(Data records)
>>
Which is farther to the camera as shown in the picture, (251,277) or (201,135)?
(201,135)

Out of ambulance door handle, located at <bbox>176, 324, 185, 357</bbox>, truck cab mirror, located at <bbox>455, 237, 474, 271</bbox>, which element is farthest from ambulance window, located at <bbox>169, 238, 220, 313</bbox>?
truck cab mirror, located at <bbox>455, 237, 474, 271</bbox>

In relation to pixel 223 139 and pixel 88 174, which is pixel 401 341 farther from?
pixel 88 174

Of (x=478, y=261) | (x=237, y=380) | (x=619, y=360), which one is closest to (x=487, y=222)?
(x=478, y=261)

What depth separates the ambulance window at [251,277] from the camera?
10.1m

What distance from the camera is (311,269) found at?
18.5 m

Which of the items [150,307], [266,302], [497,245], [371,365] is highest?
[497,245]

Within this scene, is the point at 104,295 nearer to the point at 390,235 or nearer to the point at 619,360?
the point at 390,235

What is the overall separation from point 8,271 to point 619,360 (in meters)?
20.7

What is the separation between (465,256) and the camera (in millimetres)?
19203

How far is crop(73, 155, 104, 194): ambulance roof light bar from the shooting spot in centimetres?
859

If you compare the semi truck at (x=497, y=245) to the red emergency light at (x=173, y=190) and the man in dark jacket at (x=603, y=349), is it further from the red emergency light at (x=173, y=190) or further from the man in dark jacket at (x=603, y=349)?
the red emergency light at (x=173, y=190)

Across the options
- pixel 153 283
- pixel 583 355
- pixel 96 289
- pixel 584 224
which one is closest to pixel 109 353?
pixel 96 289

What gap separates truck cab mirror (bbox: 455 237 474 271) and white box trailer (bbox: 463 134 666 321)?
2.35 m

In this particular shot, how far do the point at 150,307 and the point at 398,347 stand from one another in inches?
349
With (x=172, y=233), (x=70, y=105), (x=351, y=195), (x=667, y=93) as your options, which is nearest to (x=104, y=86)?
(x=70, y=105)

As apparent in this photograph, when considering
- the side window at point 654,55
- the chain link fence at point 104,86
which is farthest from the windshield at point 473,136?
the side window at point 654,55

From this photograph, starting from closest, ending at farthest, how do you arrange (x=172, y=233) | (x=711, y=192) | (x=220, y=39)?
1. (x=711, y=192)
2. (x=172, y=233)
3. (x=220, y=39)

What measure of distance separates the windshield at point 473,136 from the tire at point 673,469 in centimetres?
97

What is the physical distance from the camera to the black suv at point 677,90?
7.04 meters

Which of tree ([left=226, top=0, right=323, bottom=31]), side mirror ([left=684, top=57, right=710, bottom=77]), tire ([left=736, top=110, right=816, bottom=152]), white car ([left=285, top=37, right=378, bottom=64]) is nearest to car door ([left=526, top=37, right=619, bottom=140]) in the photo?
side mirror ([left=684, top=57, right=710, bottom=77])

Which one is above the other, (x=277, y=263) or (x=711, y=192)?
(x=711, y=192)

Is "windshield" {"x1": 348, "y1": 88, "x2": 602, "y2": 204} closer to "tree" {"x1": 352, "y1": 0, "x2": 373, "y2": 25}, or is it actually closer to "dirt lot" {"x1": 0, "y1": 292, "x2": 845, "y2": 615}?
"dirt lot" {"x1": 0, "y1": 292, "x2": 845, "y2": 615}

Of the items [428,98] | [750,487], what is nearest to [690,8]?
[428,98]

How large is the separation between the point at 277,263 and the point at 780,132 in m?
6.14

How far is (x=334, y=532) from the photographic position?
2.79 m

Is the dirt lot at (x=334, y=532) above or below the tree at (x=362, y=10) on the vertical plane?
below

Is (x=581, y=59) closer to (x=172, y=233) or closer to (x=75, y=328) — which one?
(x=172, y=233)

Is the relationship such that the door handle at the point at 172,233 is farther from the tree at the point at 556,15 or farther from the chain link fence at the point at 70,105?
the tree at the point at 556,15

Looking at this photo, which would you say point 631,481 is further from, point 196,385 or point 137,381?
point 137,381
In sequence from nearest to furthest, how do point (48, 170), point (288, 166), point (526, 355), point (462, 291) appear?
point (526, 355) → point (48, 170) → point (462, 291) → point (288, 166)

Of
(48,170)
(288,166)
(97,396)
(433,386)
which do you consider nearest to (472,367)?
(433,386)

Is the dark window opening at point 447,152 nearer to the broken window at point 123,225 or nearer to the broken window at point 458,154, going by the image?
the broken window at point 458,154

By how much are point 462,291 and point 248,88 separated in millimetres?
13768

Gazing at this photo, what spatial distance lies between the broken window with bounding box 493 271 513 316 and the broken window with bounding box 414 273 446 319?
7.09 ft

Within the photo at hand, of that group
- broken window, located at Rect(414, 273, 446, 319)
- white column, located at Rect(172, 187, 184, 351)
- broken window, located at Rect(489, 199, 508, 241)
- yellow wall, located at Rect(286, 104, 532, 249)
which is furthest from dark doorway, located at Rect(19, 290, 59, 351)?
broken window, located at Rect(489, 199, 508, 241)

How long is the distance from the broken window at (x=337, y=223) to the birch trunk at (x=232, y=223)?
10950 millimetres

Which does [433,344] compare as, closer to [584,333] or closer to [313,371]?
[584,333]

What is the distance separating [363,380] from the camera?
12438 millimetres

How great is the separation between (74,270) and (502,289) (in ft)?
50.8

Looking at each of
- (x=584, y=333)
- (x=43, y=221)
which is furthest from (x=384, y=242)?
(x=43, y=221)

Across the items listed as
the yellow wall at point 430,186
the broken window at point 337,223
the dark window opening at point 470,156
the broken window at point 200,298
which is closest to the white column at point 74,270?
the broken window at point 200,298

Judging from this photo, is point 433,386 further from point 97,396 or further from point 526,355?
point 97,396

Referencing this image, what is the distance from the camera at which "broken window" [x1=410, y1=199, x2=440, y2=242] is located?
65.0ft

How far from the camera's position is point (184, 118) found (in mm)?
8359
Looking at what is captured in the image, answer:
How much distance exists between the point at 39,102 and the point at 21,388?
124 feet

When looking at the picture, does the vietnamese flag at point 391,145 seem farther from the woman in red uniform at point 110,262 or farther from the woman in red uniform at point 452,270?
<<
INSTRUCTIONS FOR THE TASK>
Rename "ambulance window" to "ambulance side window" throughout the data above, and leave everything else unchanged.

THE RESPONSE>
Which is farther to the camera as shown in the picture, (251,277) or (201,135)?
(201,135)

Out of ambulance door handle, located at <bbox>176, 324, 185, 357</bbox>, truck cab mirror, located at <bbox>455, 237, 474, 271</bbox>, which element is farthest from ambulance side window, located at <bbox>169, 238, 220, 313</bbox>?
truck cab mirror, located at <bbox>455, 237, 474, 271</bbox>

In relation to pixel 223 139 and pixel 88 174, which is pixel 401 341 farther from?
pixel 88 174

Of (x=478, y=261) | (x=237, y=380) | (x=619, y=360), which one is closest to (x=487, y=222)?
(x=478, y=261)

What depth separates the ambulance side window at [251,277] from the camera?
10.1m

What distance from the camera is (311,269) found at?
18.5 m

Which of the items [150,307], [266,302], [497,245], [371,365] is highest?
[497,245]

Within this scene, is the point at 104,295 nearer to the point at 390,235 or nearer to the point at 619,360?
the point at 390,235

What is the overall separation from point 8,271 to point 619,360 (in meters)?
20.7

What is the separation between (465,256) and the camera (in millimetres)?
19203

How far is crop(73, 155, 104, 194): ambulance roof light bar from the shooting spot in centimetres?
859

If you compare the semi truck at (x=497, y=245) to the red emergency light at (x=173, y=190) and the man in dark jacket at (x=603, y=349), is it further from the red emergency light at (x=173, y=190) or further from the man in dark jacket at (x=603, y=349)?
the red emergency light at (x=173, y=190)

Across the options
- pixel 153 283
- pixel 583 355
- pixel 96 289
- pixel 584 224
which one is closest to pixel 109 353?
pixel 96 289

What gap separates truck cab mirror (bbox: 455 237 474 271) and white box trailer (bbox: 463 134 666 321)?
2.35 m

In this particular shot, how far do the point at 150,307 and the point at 398,347 stand from one another in inches?
349
With (x=172, y=233), (x=70, y=105), (x=351, y=195), (x=667, y=93) as your options, which is nearest to (x=104, y=86)?
(x=70, y=105)

As apparent in this photograph, when considering
- the side window at point 654,55
- the chain link fence at point 104,86
which is farthest from the windshield at point 473,136?
the side window at point 654,55

From this photograph, starting from closest, ending at farthest, how do you arrange (x=172, y=233) | (x=711, y=192) | (x=220, y=39)?
1. (x=711, y=192)
2. (x=172, y=233)
3. (x=220, y=39)

What measure of distance separates the windshield at point 473,136 from the tire at point 673,469 in centimetres?
97

What is the physical distance from the camera to the black suv at point 677,90?
7.04 meters

Which of tree ([left=226, top=0, right=323, bottom=31]), side mirror ([left=684, top=57, right=710, bottom=77]), tire ([left=736, top=110, right=816, bottom=152]), white car ([left=285, top=37, right=378, bottom=64]) is nearest to car door ([left=526, top=37, right=619, bottom=140]) in the photo?
side mirror ([left=684, top=57, right=710, bottom=77])

Which one is above the other, (x=277, y=263) or (x=711, y=192)?
(x=711, y=192)

Is "windshield" {"x1": 348, "y1": 88, "x2": 602, "y2": 204} closer to "tree" {"x1": 352, "y1": 0, "x2": 373, "y2": 25}, or is it actually closer to "dirt lot" {"x1": 0, "y1": 292, "x2": 845, "y2": 615}?
"dirt lot" {"x1": 0, "y1": 292, "x2": 845, "y2": 615}

Of the items [428,98] | [750,487], what is nearest to [690,8]?
[428,98]

How large is the separation between the point at 277,263 and the point at 780,132 in m?
6.14

How far is (x=334, y=532) from the photographic position?
2.79 m

Is the dirt lot at (x=334, y=532) above or below the tree at (x=362, y=10) on the vertical plane?
below

Is (x=581, y=59) closer to (x=172, y=233) or closer to (x=75, y=328) — which one?
(x=172, y=233)

Is the relationship such that the door handle at the point at 172,233 is farther from the tree at the point at 556,15 or farther from the chain link fence at the point at 70,105?
the tree at the point at 556,15

Looking at this photo, which would you say point 631,481 is further from, point 196,385 or point 137,381?
point 137,381
In sequence from nearest to furthest, how do point (48, 170), point (288, 166), point (526, 355), point (462, 291) appear?
point (526, 355) → point (48, 170) → point (462, 291) → point (288, 166)

Of
(48,170)
(288,166)
(97,396)
(433,386)
which do you consider nearest to (472,367)?
(433,386)

Is the dark window opening at point 447,152 nearer to the broken window at point 123,225 or nearer to the broken window at point 458,154, going by the image?
the broken window at point 458,154

By how much are point 462,291 and point 248,88 separated in millimetres?
13768

Gazing at this photo, what spatial distance lies between the broken window with bounding box 493 271 513 316 and the broken window with bounding box 414 273 446 319?
7.09 ft

Within the photo at hand, of that group
- broken window, located at Rect(414, 273, 446, 319)
- white column, located at Rect(172, 187, 184, 351)
- broken window, located at Rect(489, 199, 508, 241)
- yellow wall, located at Rect(286, 104, 532, 249)
which is furthest from dark doorway, located at Rect(19, 290, 59, 351)?
broken window, located at Rect(489, 199, 508, 241)

How long is the distance from the broken window at (x=337, y=223) to the birch trunk at (x=232, y=223)?
10950 millimetres

Which does [433,344] compare as, closer to [584,333] or closer to [313,371]?
[584,333]

What is the distance separating [363,380] from the camera?
12438 millimetres

How great is the separation between (74,270) and (502,289) (in ft)?
50.8

Looking at each of
- (x=584, y=333)
- (x=43, y=221)
which is furthest from (x=384, y=242)?
(x=43, y=221)

Across the items listed as
the yellow wall at point 430,186
the broken window at point 337,223
the dark window opening at point 470,156
the broken window at point 200,298
which is closest to the white column at point 74,270?
the broken window at point 200,298

Judging from this photo, is point 433,386 further from point 97,396 or further from point 526,355?
point 97,396

Referencing this image, what is the distance from the camera at which "broken window" [x1=410, y1=199, x2=440, y2=242] is located?
65.0ft

How far from the camera's position is point (184, 118) found (in mm)?
8359
Looking at what is captured in the image, answer:
How much distance exists between the point at 39,102 and the point at 21,388?
124 feet

When looking at the picture, does the vietnamese flag at point 391,145 seem farther from the woman in red uniform at point 110,262 or farther from the woman in red uniform at point 452,270?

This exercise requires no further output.